In a briefing on the Rs5.1 trillion IRS target, the FBR informed Tarin that there were two key challenges – slowdown in imports and reduction in sales tax on petroleum products, sources told The Express Tribune.

According to them, the FBR stated that the two developments could undermine the tax collection efforts on the part of IRS by around Rs250 billion and the major hit would come from the petroleum products.

Sources stated that the finance minister was told that some of the revenue losses due to these policy measures would be offset by the estimated revenue collection of Rs75 billion from the pharmaceutical sector.

The government has introduced a Rs360 billion mini-budget, including the imposition of 17% sales tax on the raw material of medicines. However, revenue estimates of Rs75 billion from medicines, prepared by the FBR’s Karachi office, appeared to be on the higher side, the sources added.

The government has promised to release tax refunds for the pharmaceutical sector within 72 hours.

Import contraction and almost zero sales tax on petroleum products may slash the revenue by Rs275 billion to Rs300 billion, said Tarin while talking to The Express Tribune.
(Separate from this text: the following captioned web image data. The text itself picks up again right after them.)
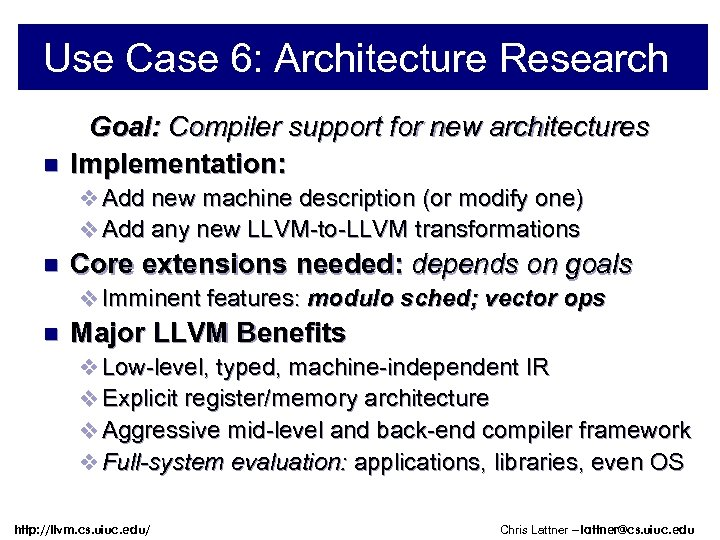 Use Case 6: Architecture Research n Goal: Compiler support for new architectures Implementation: v
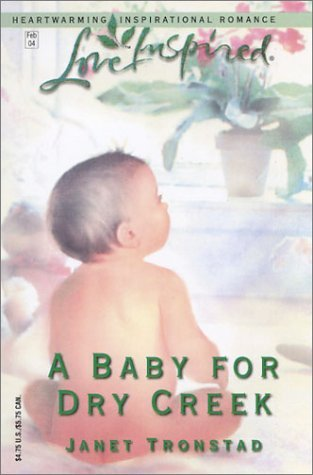 A Baby for Dry Creek (Dry Creek Series #6) by Janet Tronstad
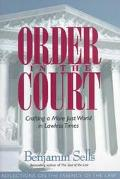 Order in the Court Crafting a More Just World in Lawless Times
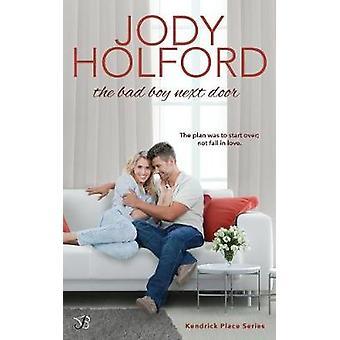 The Bad Boy Next Door by Holford & Jody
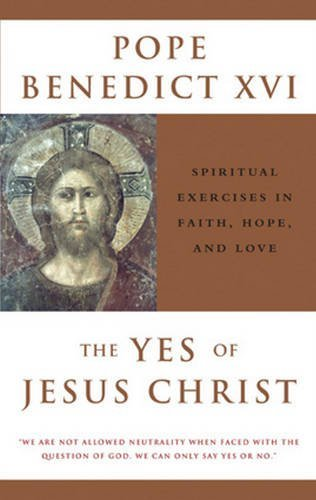 the-yes-of-jesus-christ-spiritual-exercises-in-faith-hope-and-love-by-pope-benedict-xvi-2005-06-01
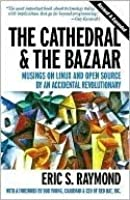 Cathedral and the Bazaar: Musings on Linux and Open Source by an Accidental Revolutionary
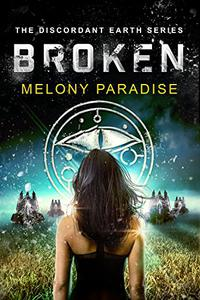 Broken: The Discordant Earth Series Book One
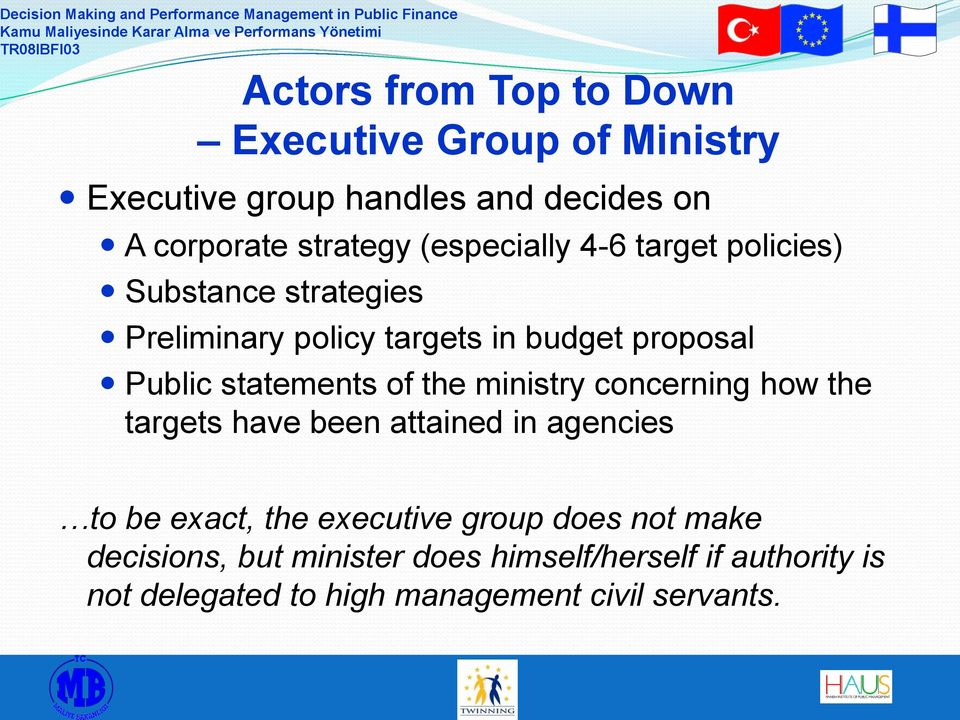 statements of the ministry concerning how the targets have been attained in agencies to be exact, the executive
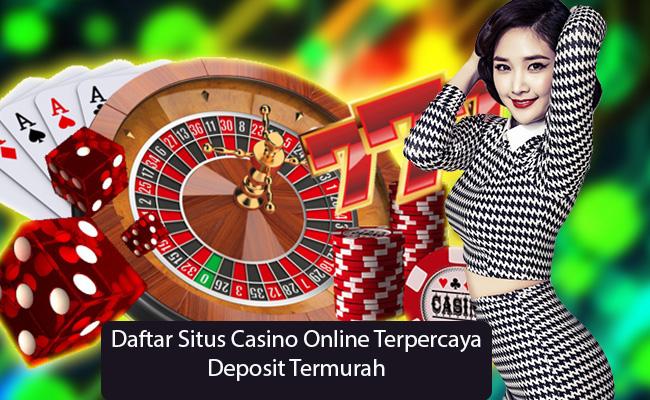 Situs Casino Online Tanpa Deposit Termurah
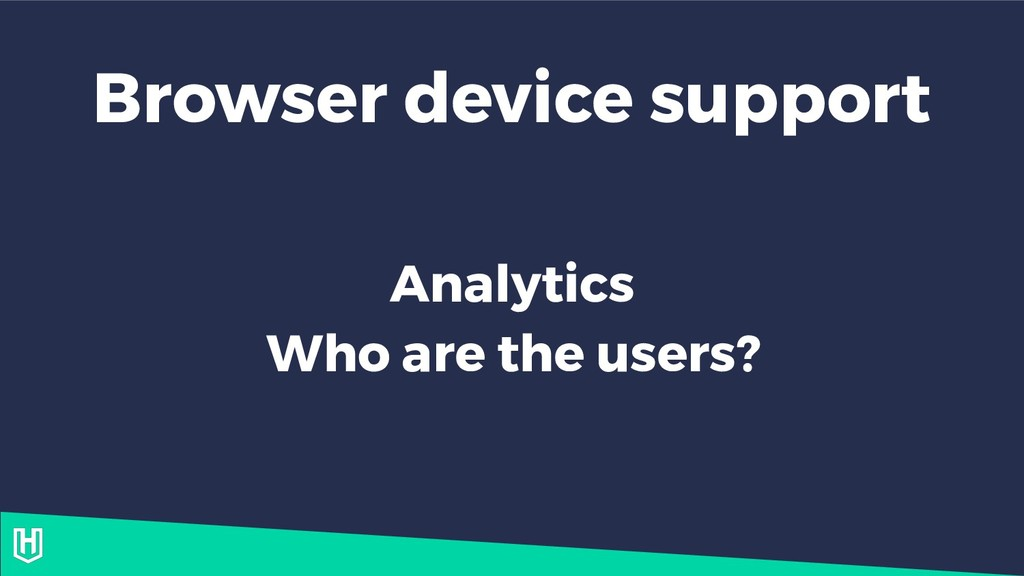 Browser device support Analytics Who are the us...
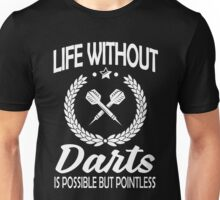 Life without darts is possible but pointless Unisex T-Shirt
The minister was hopeful that the tax target of Rs6.1 trillion would be achieved and cited that he had asked the IRS to collect about Rs5.2 trillion.

Tarin said that the FBR’s target had now been revised and he directed the IRS officers to recover the stuck revenue in cases related to the telecom and banking sectors.

“Overall revenue of about Rs3 trillion is stuck in litigation and I have also directed the FBR to use the Alternative Dispute Resolution Committees (ADRCs) to expedite the resolution of the matter,” he said.

Under a deal with the IMF, the current target of Rs5.829 trillion will go up to Rs6.129 trillion, which will also bring changes to the monthly targets.

Tarin visited the FBR headquarters days after the tax department missed its monthly target for the consecutive second month.

Overall, the FBR exceeded its seven-month tax collection target by Rs262 billion but it missed the monthly goal for December and January, raising concerns about its ability to achieve the revised target.

The FBR missed the January tax target by Rs27 billion. Against the target of Rs457 billion, the tax authorities provisionally collected Rs430 billion in January.

Last month, the FBR missed the targets of sales tax, federal excise duty and customs duty. But the income tax collection target was surpassed by Rs15 billion.

The finance minister was informed that if the current trend of slowdown in imports continued, there could be a significant shortfall in the tax revenues. This will mainly hurt the collection of field offices that heavily rely on import-related taxes.

However, some of those losses would be compensated due to the mini-budget, the minister was informed.

“We do not have any option but to achieve the target, although the Rs6.129 trillion figure appears to be difficult in the changing circumstances,” a senior FBR official said on condition of anonymity.

According to the sources, Tarin told the chief commissioners that they get increments in salaries based on their performance. He is also expected to meet Customs officials next week to review their performance.

Customs authorities collected Rs548 billion in taxes in seven months, higher by Rs152 billion, or 38%. It was Rs55 billion more than the target.

However, Customs too missed its monthly target for the first time after imports reduced by $1.7 billion in January.

Published in The Express Tribune, February 10th, 2022.